Danser à la Lughnasa de Brian Friel, mise en scène de Gaëlle Bourgeois
Danser à la Lughnasa, texte français d’Alain Delahaye, mis en scène de Gaëlle Bourgeois
Brian Friel (1929-2015) a eu une longue carrière d’écrivain (1929-2015). Cette pièce devenue culte, créée à Dublin (1990) puis à New York, puis en France, notamment dans la mise en scène de Didier Long, il y a quelques années avec Lena Breban, Alexandre Zambeaux et Lou de Lâage…
Cela se passe à l’été 1936 à Ballybeg, un village irlandais. Il y a un narrateur Michael Evans qui se souvient -il avait sept ans- avoir passé un mois d’août dans la maison de ses tantes. Les cinq sœurs, toutes célibataires: Kate, Maggie, Agnès, Rosie et Christina Mundy habitent une grande maison à la périphérie de la petite ville. Kate, la plus âgée, est institutrice: ce qui n’est pas rien dans ce monde rural pauvre car même sans doute peu payée, elle est la seule à rapporter un vrai salaire à la maison. Agnès et Rose, elles, gagnent un peu d’argent en se fatiguant à tricoter des gants qui seront vendus en ville. Maggie, elle, s’occupe de la maison, mais, comme Christina qui élève seule son enfant Michael, elle ne gagne rien. De temps en temps mais rarement et sans jamais prévenir, apparaît Gerry, le père de Michael, une sorte de vagabond charmant, soi-disant spécialiste et vendeur de postes de radio, en fait un doux rêveur fauché promettant sans cesse des cadeaux qu’il ne fera jamais… Il a déjà une femme et des enfants au Pays de Galles mais pas gêné, propose le mariage à Christina et lui annonce qu’il va s’engager dans les Brigades Internationales en Espagne pour lutter contre Franco…
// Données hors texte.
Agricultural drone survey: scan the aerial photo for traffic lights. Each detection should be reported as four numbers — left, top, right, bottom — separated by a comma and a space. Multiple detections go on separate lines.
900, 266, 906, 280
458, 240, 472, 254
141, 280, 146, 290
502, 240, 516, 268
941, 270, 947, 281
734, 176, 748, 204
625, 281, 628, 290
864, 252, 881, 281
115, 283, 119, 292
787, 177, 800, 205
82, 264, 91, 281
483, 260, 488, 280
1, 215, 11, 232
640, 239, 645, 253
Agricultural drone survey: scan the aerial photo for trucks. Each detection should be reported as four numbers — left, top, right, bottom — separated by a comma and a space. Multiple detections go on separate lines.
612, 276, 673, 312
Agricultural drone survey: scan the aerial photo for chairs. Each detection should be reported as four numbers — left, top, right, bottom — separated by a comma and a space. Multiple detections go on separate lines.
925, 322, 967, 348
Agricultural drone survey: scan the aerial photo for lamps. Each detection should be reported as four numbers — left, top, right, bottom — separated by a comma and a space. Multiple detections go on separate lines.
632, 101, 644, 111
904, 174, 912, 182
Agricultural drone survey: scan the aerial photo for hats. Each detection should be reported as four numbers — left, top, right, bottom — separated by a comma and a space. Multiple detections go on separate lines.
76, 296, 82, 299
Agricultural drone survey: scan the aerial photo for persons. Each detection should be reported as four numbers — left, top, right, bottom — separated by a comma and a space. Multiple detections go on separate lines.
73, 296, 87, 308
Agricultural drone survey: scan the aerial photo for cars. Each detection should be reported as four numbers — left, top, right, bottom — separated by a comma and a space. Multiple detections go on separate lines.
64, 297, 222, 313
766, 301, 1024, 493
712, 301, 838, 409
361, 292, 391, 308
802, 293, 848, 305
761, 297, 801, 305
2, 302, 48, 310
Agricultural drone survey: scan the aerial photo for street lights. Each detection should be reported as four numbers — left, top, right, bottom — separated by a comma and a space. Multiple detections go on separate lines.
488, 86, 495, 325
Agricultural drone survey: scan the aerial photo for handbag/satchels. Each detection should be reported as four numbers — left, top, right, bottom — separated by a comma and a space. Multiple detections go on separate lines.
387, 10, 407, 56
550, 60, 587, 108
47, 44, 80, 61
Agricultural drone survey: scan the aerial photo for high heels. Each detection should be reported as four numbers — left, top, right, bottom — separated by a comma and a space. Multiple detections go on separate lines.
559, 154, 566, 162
Il y aussi dans cette curieuse tribu féminine, l’oncle Jack, de retour en Irlande, après avoir été prêtre vingt-cinq ans en Ouganda dans une léproserie. Un peu déboussolé, il repense souvent aux habitants de ce pays devenu le sien mais il a des crises de paludisme et peine à se souvenir du prénom de ses nièces. Michael, lui, découvre que ce monde rural déjà fragile va s’écrouler, quand arrivera la révolution industrielle et que ses tantes et sa mère à la fois solides ne sont pas aimées dans ce village et qu’elles n’ont aucun espoir de trouver un jour une vie meilleure… Nourriture très chiche, aucune vie sexuelle ou sentimentale, aucune distraction que la musique d’un poste de radio un peu détraqué, mais un trésor familial… Reste la danse près du vieux poste ou mieux à la Lughnasa, la fête annuelle du village. « Danser comme si le cœur même de la vie et toutes ses espérances étaient contenus dans ces notes apaisantes et ces rythmes chuchotés, ces mouvements silencieux et hypnotiques. » Bref, elles survivent comme elles peuvent avec un courage indéniable mais Kate va perdre son poste d’enseignante: le début de la catastrophe pour cette famille et une fabrique industrielle de gants s’est ouverte: une autre catastrophe car Agnès et Rose ne pourront plus gagner le peu d’argent qu’elles tiraient de leur tricotage… On ne verra pas la fin, juste racontée avec pudeur et tristesse, de cette époque et d’une tribu qui, malgré la disparition des parents et les épreuves, était restée à jamais soudée. Mais Maggie et Rose finiront par quitter la maison…
On sent que Gaëlle Bourgeois a une passion pour cette formidable pièce et elle dirige bien ses acteurs qui sont tous crédibles. Mention spéciale à Emilie Chesnais, très solide et très juste dans le rôle pas facile de Maggie… Mieux vaut oublier la scénographie approximative en cercle avec des objets et outils de la vie rurale : une brouette en bois, des bassines en zinc, quelque chaises et une couche de granulés marron sans doute pour figurer la terre. Cela ne favorise en rien le déplacement des acteurs. Et le rythme gagnerait à être plus rapide mais bon, Gaëlle Bourgeois sait rendre avec intelligence et sensibilité toute la poésie de Brian Friel. Et elle peut encore améliorer les choses. En tout cas, une bonne occasion de pénétrer dans l’univers du dramaturge irlandais auquel on ne peut être insensible… Du vrai et bon théâtre.
Philippe du Vignal
Jusqu’au 13 octobre, Théâtre 13/Jardin, 103 A, boulevard Auguste Blanqui, Paris (XIII ème). T: 01 45 88 16 30.
La pièce est publiée en anglais aux éditions Faber and Faber et en français à l’Avant-Scène Théâtre Editions Quatre Vents.